Une récente enquête menée auprès de 900 PDG à travers le monde met en lumière une préoccupation majeure : les dirigeants d'entreprise ressentent une pression croissante pour concrétiser les promesses de l'intelligence artificielle (IA).
Selon les résultats de l'étude, réalisée par l'entreprise spécialisée dans l'IA Dataiku et The Harris Poll, la majorité des PDG interrogés estiment que la survie de leur entreprise dépend directement du succès des outils d'IA déployés.
En effet, 72 % des PDG américains déclarent subir une pression accrue de la part de leurs conseils d'administration pour démontrer les résultats concrets et le retour sur investissement (ROI) des initiatives IA. Cette anxiété influence directement leur perception de leur propre avenir professionnel.

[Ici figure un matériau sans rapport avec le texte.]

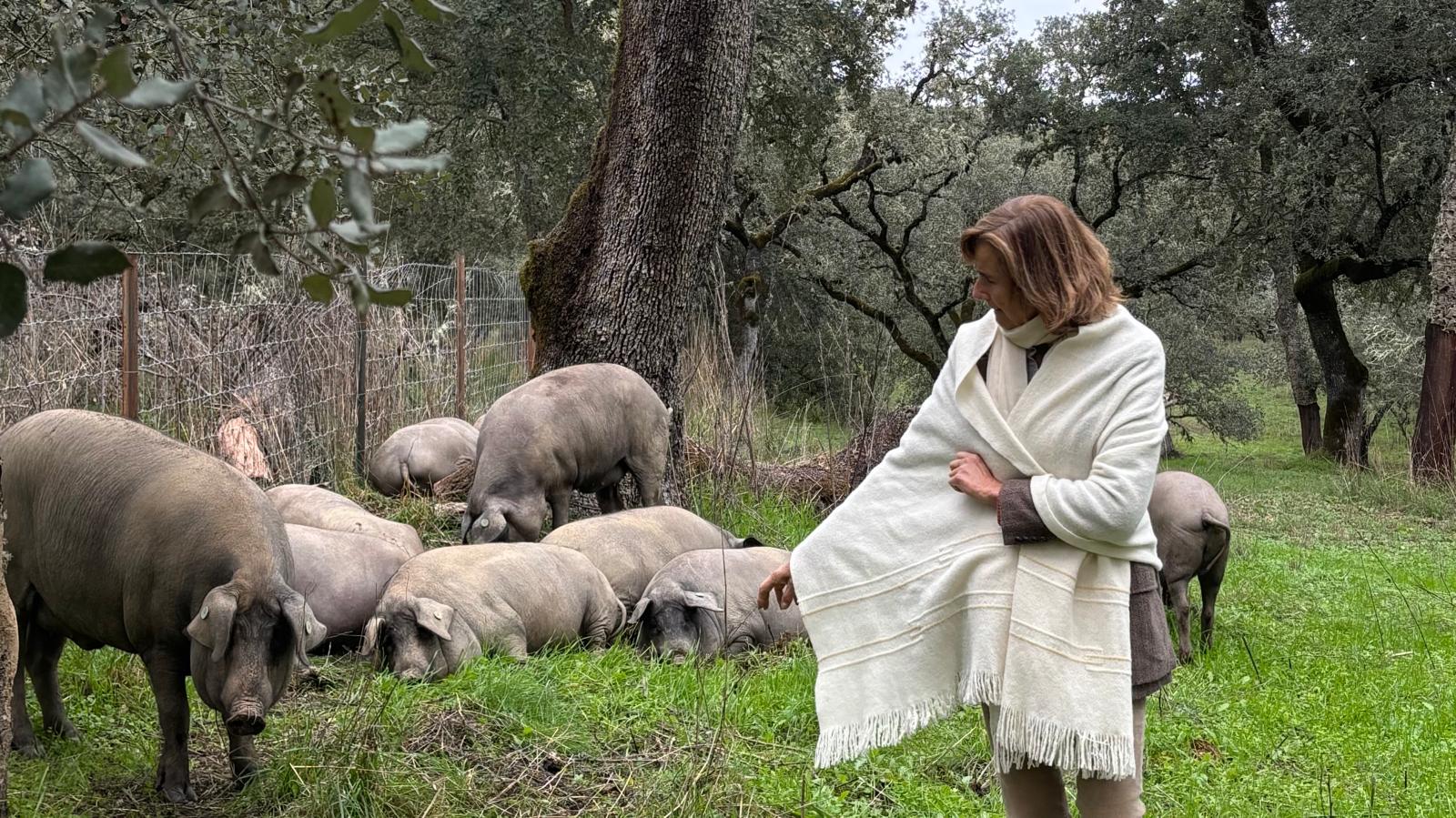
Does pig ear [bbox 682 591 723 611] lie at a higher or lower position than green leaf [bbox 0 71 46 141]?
lower

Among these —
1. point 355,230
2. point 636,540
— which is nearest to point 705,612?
point 636,540

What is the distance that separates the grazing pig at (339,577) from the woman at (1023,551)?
12.1 ft

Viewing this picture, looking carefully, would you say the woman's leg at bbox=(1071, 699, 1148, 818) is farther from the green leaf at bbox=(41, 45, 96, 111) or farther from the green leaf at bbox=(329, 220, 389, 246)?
the green leaf at bbox=(41, 45, 96, 111)

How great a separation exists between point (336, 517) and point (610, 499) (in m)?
2.37

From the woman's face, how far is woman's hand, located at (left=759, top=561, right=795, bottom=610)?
3.00 feet

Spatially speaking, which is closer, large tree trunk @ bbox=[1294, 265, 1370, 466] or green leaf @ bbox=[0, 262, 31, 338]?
green leaf @ bbox=[0, 262, 31, 338]

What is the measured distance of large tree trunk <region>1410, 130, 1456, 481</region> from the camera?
15.6m

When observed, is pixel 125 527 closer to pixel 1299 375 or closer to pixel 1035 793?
pixel 1035 793

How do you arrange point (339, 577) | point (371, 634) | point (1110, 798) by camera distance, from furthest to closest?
point (339, 577) < point (371, 634) < point (1110, 798)

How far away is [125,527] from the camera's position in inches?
173

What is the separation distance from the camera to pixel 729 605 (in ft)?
22.4

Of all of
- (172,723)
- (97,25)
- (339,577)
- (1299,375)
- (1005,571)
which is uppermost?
(97,25)

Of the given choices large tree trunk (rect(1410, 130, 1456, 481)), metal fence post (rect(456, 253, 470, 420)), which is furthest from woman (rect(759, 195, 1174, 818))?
large tree trunk (rect(1410, 130, 1456, 481))

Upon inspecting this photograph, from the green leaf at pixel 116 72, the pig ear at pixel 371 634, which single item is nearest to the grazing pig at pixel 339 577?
the pig ear at pixel 371 634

Parmi les enseignements clés de l'enquête :
- 80 % des PDG estiment que leur poste est en danger si l'IA échoue cette année.
- 81 % des PDG américains pensent qu'un autre dirigeant pourrait être évincé en raison d'une stratégie IA inefficace ou d'une crise liée à cette technologie.
- 65 % des PDG mondiaux craignent davantage de surinvestir dans l'IA que de rater le coche en matière d'innovation.
Malgré ces craintes, 87 % des PDG mondiaux considèrent que leur carrière est directement liée au succès de l'IA, y compris celui des agents autonomes. Pourtant, leur confiance dans ces outils reste limitée, notamment en raison des risques juridiques potentiels qu'ils pourraient engendrer.
Les avis divergent quant à l'impact de l'IA sur l'avenir du travail. Certains dirigeants, comme Jensen Huang (Nvidia), estiment que la majorité des emplois seront perdus au profit de personnes utilisant l'IA, plutôt que par l'IA elle-même. D'autres, comme Jack Dorsey (Block), espèrent que l'IA éliminera les postes de management intermédiaire. Une chose est sûre : des changements profonds sont à prévoir.
Les licenciements liés à l'IA se multiplient dans les grandes entreprises. Meta a annoncé une réduction de 10 % de ses effectifs ce mois-ci, tandis que Brian Armstrong (Coinbase) a attribué une partie des 14 % de suppressions de postes de son entreprise à l'accélération de l'adoption de l'IA.
Par ailleurs, 35 % des PDG reconnaissent que l'éclatement d'une bulle spéculative autour de l'IA mettrait leur emploi en péril. Pour 78 % des PDG américains, la stratégie IA représente une priorité absolue, les dirigeants misant à la fois sur la performance technologique et l'évolution du marché.
Cette enquête révèle ainsi que les inquiétudes liées à l'IA ne concernent pas uniquement les employés, mais aussi les plus hauts niveaux de la hiérarchie des entreprises.